▸ **PROBLEM TO SOLVE**
Rewrite the material below, replacing "camera" with "observer" wherever it occurs and leaving everything else unchanged.

[Data lines]
----
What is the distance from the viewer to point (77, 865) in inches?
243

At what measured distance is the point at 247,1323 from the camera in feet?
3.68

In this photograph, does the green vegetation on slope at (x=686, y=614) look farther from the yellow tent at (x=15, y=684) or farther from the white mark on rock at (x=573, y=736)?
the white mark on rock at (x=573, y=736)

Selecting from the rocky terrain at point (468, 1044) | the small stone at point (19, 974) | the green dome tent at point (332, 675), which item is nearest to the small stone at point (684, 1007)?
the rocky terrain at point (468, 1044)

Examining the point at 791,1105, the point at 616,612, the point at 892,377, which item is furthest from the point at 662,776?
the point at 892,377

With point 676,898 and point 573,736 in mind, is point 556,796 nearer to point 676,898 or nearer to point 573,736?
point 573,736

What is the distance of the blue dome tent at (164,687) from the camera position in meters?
----
▸ **WRITTEN RESPONSE**
What is the distance from the viewer to point (77, 865) in inches?
243

At what measured distance is the point at 247,1323 from the observer in feet?
3.68

In this photograph, does the green vegetation on slope at (x=686, y=614) look farther from the yellow tent at (x=15, y=684) or farther from the white mark on rock at (x=573, y=736)?
the white mark on rock at (x=573, y=736)

Selecting from the rocky terrain at point (468, 1044) | the small stone at point (19, 974) | the green dome tent at point (332, 675), which item is nearest to the small stone at point (684, 1007)?
the rocky terrain at point (468, 1044)

Examining the point at 791,1105, the point at 616,612, the point at 892,377, which item is furthest from the point at 662,776?
the point at 892,377

With point 676,898 and point 573,736 in mind, is point 556,796 nearer to point 676,898 or nearer to point 573,736?
point 573,736

What is the distance of the blue dome tent at (164,687) from the observer position in meters?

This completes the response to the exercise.